You really want to be my disciple, asks Jesus, and one can imagine the disciples all ears now, eager at last to get some sort of straight answer out of the unpleasantly enigmatic Jesus? And so here is the answer to discipleship with Jesus. “Deny yourself, take up your cross, and follow me.” The first step is of course the most difficult; deny yourself. Notice that he does not say “denigrate yourself” or “put yourself down” or “pretend you are just no good.” To deny oneself is to think of someone else first, to attempt, however, hard as it may be, to put yourself in someone else’s shoes. And there, apparently, is exactly where Donald Trump cannot seem to go; he appears to be personally incapable of getting beyond his own self as he finds his way in the world. Would it not have been grand if he and Melania had walked together to the rotunda and stood in silent respect over the body of John Lewis, even for a few moments, a man who surely was not the president’s friend, yet was a hero for justice and freedom in the country the president was elected to serve. By doing so, Mr. Trump might have signaled to the nation that in death it is time to show honor to those who have labored for the good of the nation, even if, especially if, that labor was hard-fought and recognized as significant and nearly unprecedented. The spotlight was rightly on Congressman Lewis, and by allowing the light to remain there, President Trump could have shown that he did not always have to be the center of everything, and that by honoring Lewis, he was not in any way dishonoring himself.
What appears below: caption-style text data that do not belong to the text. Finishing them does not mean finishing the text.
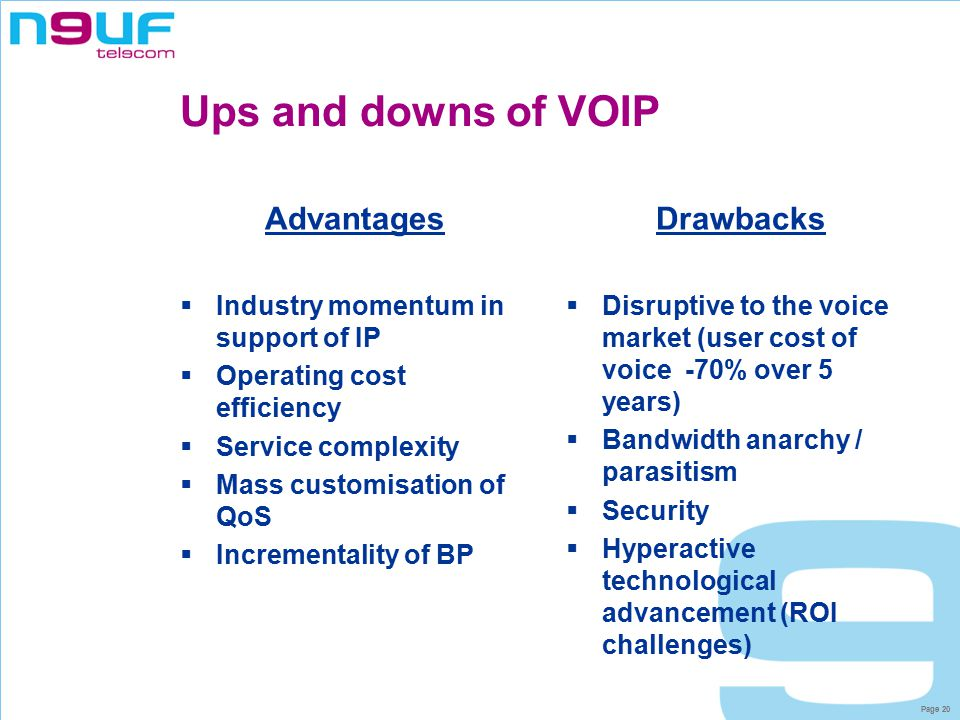 Page 20 Ups and downs of VOIP Advantages  Industry momentum in support of IP  Operating cost efficiency  Service complexity  Mass customisation of QoS  Incrementality of BP Drawbacks  Disruptive to the voice market (user cost of voice -70% over 5 years)  Bandwidth anarchy / parasitism  Security  Hyperactive technological advancement (ROI challenges)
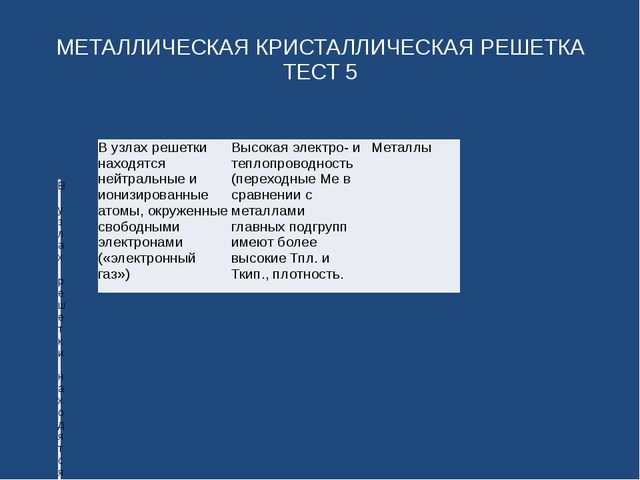 МЕТАЛЛИЧЕСКАЯ КРИСТАЛЛИЧЕСКАЯ РЕШЕТКА ТЕСТ 5 В узлах решетки находятся отдель...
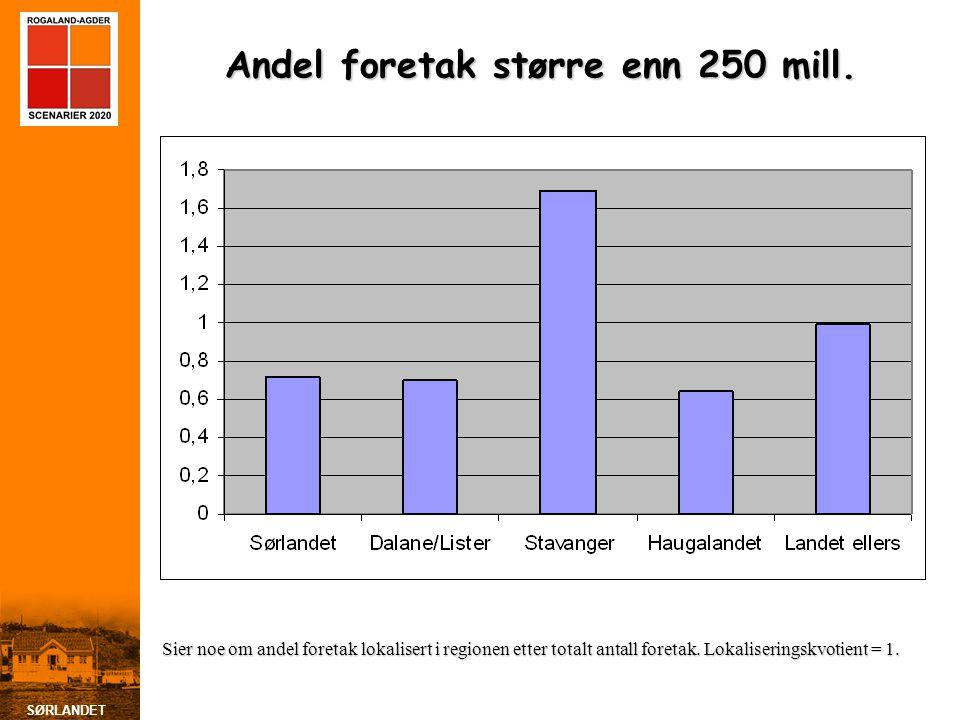 SØRLANDET Andel foretak større enn 250 mill. Sier noe om andel foretak lokalisert i regionen etter totalt antall foretak. Lokaliseringskvotient = 1.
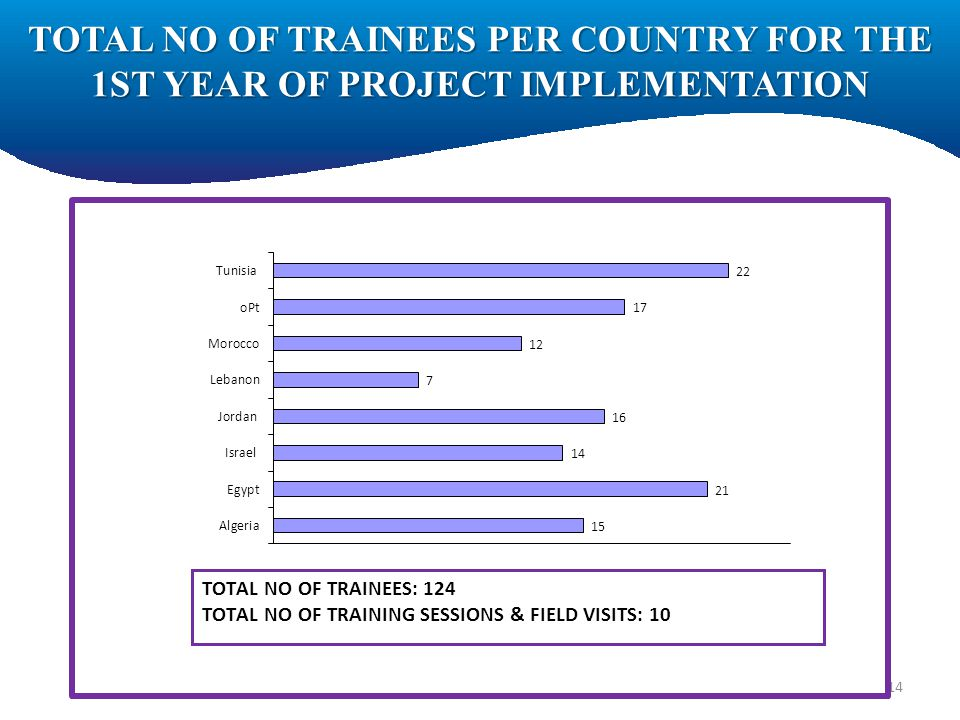 TOTAL NO OF TRAINEES PER COUNTRY FOR THE 1ST YEAR OF PROJECT IMPLEMENTATION 14
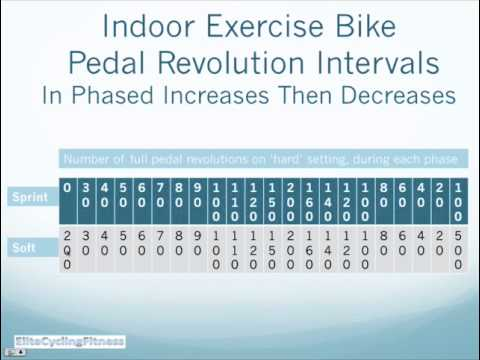 Bike Exercise Routine Your Home Exercise Bike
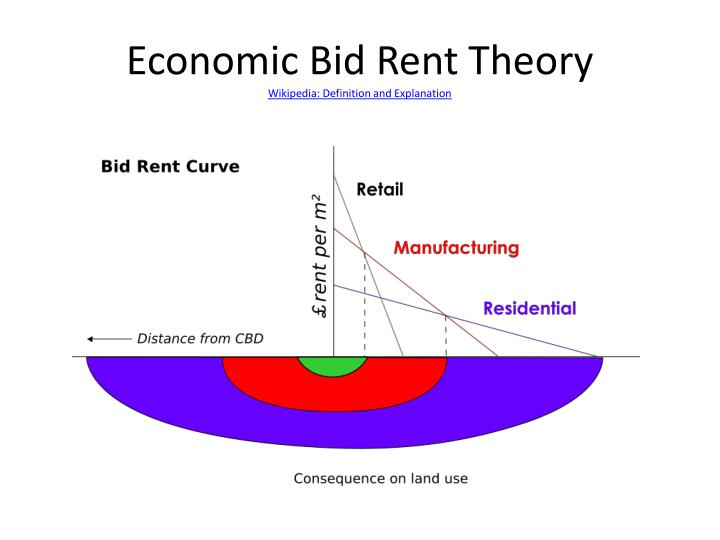 Economic Bid Rent Theory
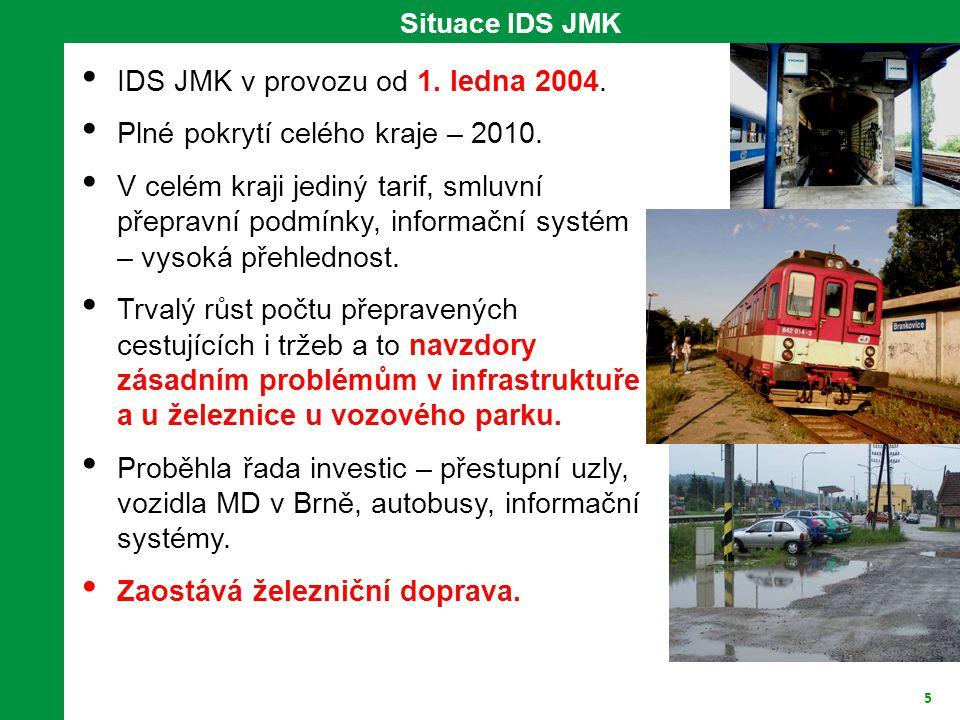 IDS JMK v provozu od 1. ledna 2004. Plné pokrytí celého kraje – 2010.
Yet, it appears to be Mr. Trump’s cross that he cannot pick up, that willingness to honor another, to deny self and to think of another before himself. He may march to any number of churches and heft a Bible high as a sign of his adherence to what that Bible’s pages urge on him, but unless and until he can find any measure of self-denial he will never be any sort of follower of the one that Bible describes, and neither will you or neither will I. I found his reply about John Lewis to be pathetic and weak and disgusting, and a missed opportunity to be something like a real president of all the US. And in the end I find Mr. Trump a tragic figure, plainly unprepared personally and professionally to grasp the duties of his high office, and I can only hope that his time as president ends with a resounding rebuke by the American people in November. I do not wish that with any kind of triumphant pleasure, but desire it with genuine sadness for the pitiable emptiness that his time in office has created in our country.